Il nostro Paese di Matteo Parisini (in onda venerdì 4 settembre su RaiTre in seconda serata e poi disponibile sulla piattaforma RaiPlay) è un documentario corale che racconta la vita di 8 ragazze come Insaf, in giro per la provincia italiana. Tutte loro devono gestire complicazioni burocratiche di ogni tipo, che si scontrano con le aspirazioni di una vita libera e che dia loro accesso a tutte le opportunità. Alessia, 19enne nata in Russia, è campionessa di taekwondo e sogna di partecipare alle competizioni per la nazionale italiana. Anna, nata a Napoli da genitori senegalesi, deve rinnovare il suo permesso di soggiorno ogni anno. Ana Laura, nata in Brasile, oggi vive a Trieste e racconta in un vlog le frustrazioni di non essere riconosciuta e del non poter viaggiare liberamente.

Per Insaf ogni occasione è utile per poter prendere in mano la narrazione della sua condizione, che poi è quella di circa un milione di bambini, giovani donne e uomini, italiani di fatto ma non per la legge: «Dall'ultimo tentativo fallito di riforma della cittadinanza la questione è stata monopolizzata dagli schieramenti politici a fini elettorali. E intendo sia a destra che a sinistra. Da una parte c'è chi dice "gli immigrati sono tutti buoni e bravi, diamo loro la cittadinanza", buttandola sostanzialmente in caciara e usando il tema solo in opposizione alla destra, senza affrontarne la complessità. Dall'altra si tenta di sovrapporre la questione al problema dell'immigrazione irregolare con slogan come "non possiamo dare la cittadinanza a tutti quelli che sbarcano sulle nostre coste". Ma in realtà è un problema concreto, di vita reale, che riguarda il futuro dell'Italia».
Ogni volta che partecipa a un dibattito pubblico Insaf cerca di raccontare la concretezza della sua situazione, il fatto di non poter partecipare a concorsi pubblici o votare alle elezioni politiche: «Ho un permesso di soggiorno permanente, almeno non mi devo preoccupare di rinnovarlo, e posso viaggiare nell'area Schengen. Ma quando me l'hanno rubato insieme al portafogli, ho dovuto attendere un anno per riaverlo. Un anno intero in cui non sono potuta uscire dai confini italiani».

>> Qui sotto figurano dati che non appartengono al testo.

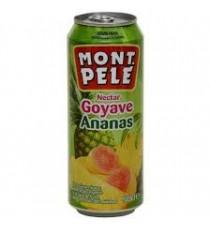 Boisson Nectar Goyave Ananas MONT-PELE 50cl
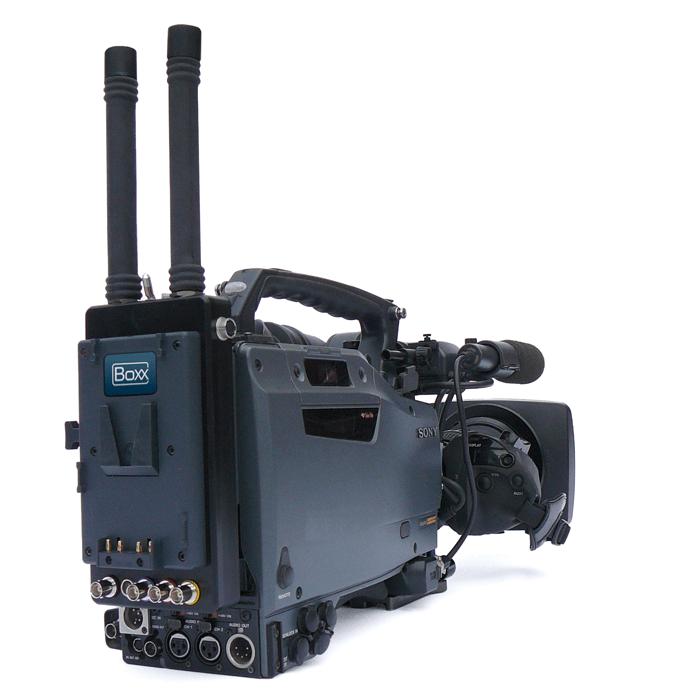 TC-VL-11C-min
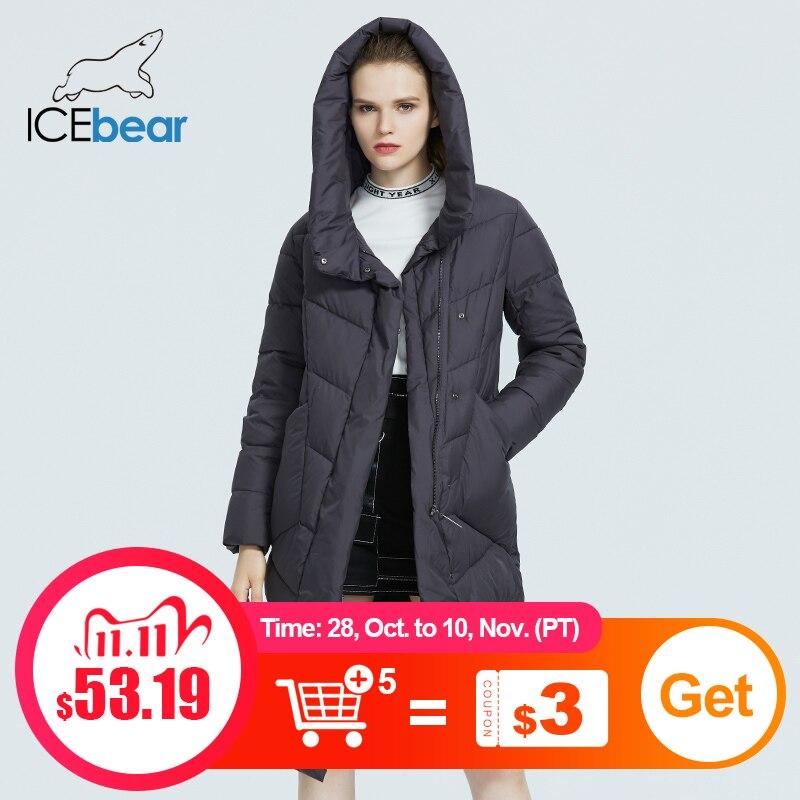 ICEbear 2020 Новая куртка с капюшоном для женщин Повседневная зима сгущает хлопок Одежда Модный бренд женской одежды GWD20127D|Парки| | АлиЭкспресс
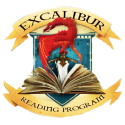 Excalibur Reading Program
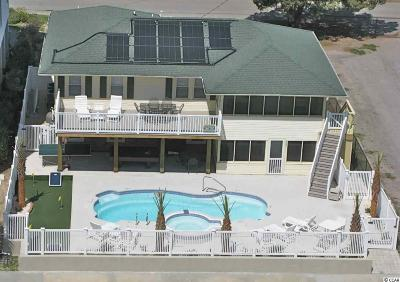 North Myrtle Beach Single Family Home For Sale: 2504 S Ocean Blvd.
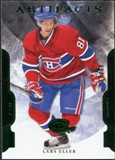 2011/12 Upper Deck Artifacts Emerald #36 Lars Eller /99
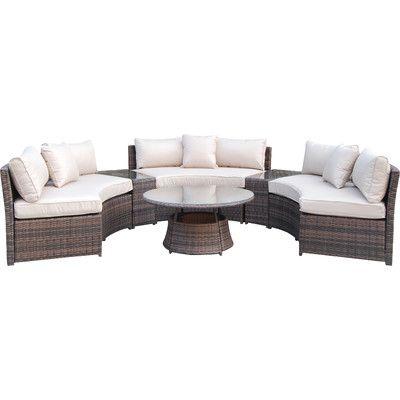 janet 6 seater rattan sofa set furn rh pinterest es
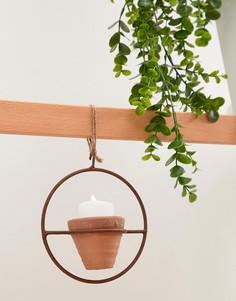 Подвесной керамический цветочный горшок Ian Snow - Мульти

E poi c'è la questione affettiva. «Che per me viene comunque prima di tutte queste cose materiali. Sono nata in Tunisia e arrivata in Italia a soli 9 mesi. Sono nata con due mamme. Una mamma biologica, la Tunisia, che mi ha dato la vita, non la rinnego, amo la ricchezza culturale che mi rende ciò che sono. L'Italia è come una mamma adottiva, che mi ha cresciuta, accolta, mi dato strumenti e valori. Le cose che conosco, il modo in cui ragiono, mi sono stati dati dall'Italia: ma la mia mamma adottiva non mi riconosce. È come se sentissi questo rifiuto, ti senti cresciuto, accolto, ma non riconosciuto al pari degli altri figli. È come se mi dicesse: "Non sei abbastanza rispetto agli altri"».